🤖 AI Summary
This work addresses the challenges of modeling state uncertainty and unbounded context growth in long-horizon partially observable tasks for large language models. The authors propose a dual-model cooperative architecture: a belief-state model explicitly represents environmental beliefs using structured, learnable natural language atomic propositions, each augmented with a trainable confidence score; a policy model then makes decisions based on this compact belief representation. This approach is the first to explicitly model both beliefs and their uncertainties in natural language form, effectively decoupling context length from task duration. Experiments demonstrate that the method significantly outperforms strong baselines—by +14.5% over Qwen2.5-3B-Instruct and +5.3% over Qwen3-4B-Instruct—across multiple long-horizon partially observable environments, maintains a nearly constant context window, and progressively calibrates beliefs as evidence accumulates.
📝 Abstract
Large language models (LLMs) are increasingly deployed on long-horizon tasks in partially observable environments, where they must act while inferring and tracking a complex environment state over many steps.
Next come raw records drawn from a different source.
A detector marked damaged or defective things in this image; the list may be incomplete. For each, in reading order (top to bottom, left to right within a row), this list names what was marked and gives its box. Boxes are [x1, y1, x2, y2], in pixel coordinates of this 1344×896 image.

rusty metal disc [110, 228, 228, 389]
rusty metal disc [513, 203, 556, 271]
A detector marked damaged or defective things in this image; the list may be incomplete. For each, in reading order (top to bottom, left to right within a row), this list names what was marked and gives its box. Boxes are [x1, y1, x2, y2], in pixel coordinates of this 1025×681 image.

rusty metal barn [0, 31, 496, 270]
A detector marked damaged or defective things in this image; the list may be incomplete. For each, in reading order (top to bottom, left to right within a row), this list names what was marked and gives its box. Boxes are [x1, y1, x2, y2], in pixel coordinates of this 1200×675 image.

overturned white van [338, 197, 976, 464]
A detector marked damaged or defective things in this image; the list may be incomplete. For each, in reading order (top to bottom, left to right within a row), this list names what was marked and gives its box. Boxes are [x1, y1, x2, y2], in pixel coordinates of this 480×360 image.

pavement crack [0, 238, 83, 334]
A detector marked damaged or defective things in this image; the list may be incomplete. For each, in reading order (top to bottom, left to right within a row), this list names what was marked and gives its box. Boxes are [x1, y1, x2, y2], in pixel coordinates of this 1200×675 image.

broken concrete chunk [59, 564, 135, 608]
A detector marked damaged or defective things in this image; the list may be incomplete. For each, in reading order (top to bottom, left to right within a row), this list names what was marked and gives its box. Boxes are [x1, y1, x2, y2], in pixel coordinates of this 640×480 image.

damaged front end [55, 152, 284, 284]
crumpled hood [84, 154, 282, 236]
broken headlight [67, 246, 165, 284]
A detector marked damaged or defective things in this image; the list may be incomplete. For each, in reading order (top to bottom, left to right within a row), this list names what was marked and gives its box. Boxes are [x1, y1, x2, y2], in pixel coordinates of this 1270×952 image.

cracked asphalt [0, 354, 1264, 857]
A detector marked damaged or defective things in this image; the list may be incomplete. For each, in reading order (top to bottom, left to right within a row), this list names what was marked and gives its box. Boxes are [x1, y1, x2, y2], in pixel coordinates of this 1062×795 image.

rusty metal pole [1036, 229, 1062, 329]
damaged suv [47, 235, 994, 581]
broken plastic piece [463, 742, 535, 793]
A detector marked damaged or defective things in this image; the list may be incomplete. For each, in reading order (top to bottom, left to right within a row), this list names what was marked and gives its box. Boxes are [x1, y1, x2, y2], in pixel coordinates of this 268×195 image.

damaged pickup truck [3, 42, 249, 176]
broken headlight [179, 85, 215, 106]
This leads to two challenges: partial observability requires maintaining uncertainty over unobserved world attributes, and long interaction history causes context to grow without bound, diluting task-relevant information. A principled solution to both challenges is a belief state: a posterior distribution over environment states given past observations and actions, which compactly encodes history for decision making regardless of episode length. In LLM agents, however, the open-ended nature of text makes it unclear how to represent such a distribution. Therefore, we introduce Agent-BRACE: Agent Belief state Representation via Abstraction and Confidence Estimation, a method that decouples an LLM agent into a belief state model and a policy model, jointly optimized via reinforcement learning. The belief state model produces a structured approximation of the belief distribution: a set of atomic natural language claims about the environment, each annotated with an ordinal verbalized certainty label ranging from certain to unknown. The policy model conditions on this compact, structured approximate belief rather than the full history, learning to select actions under explicit uncertainty. Across long-horizon, partially observable embodied language environments, Agent-BRACE achieves an average absolute improvement of +14.5% (Qwen2.5-3B-Instruct) and +5.3% (Qwen3-4B-Instruct), outperforming strong RL baselines while maintaining a near-constant context window independent of episode length. Further analysis shows that the learned belief becomes increasingly calibrated over the course of an episode as evidence accumulates.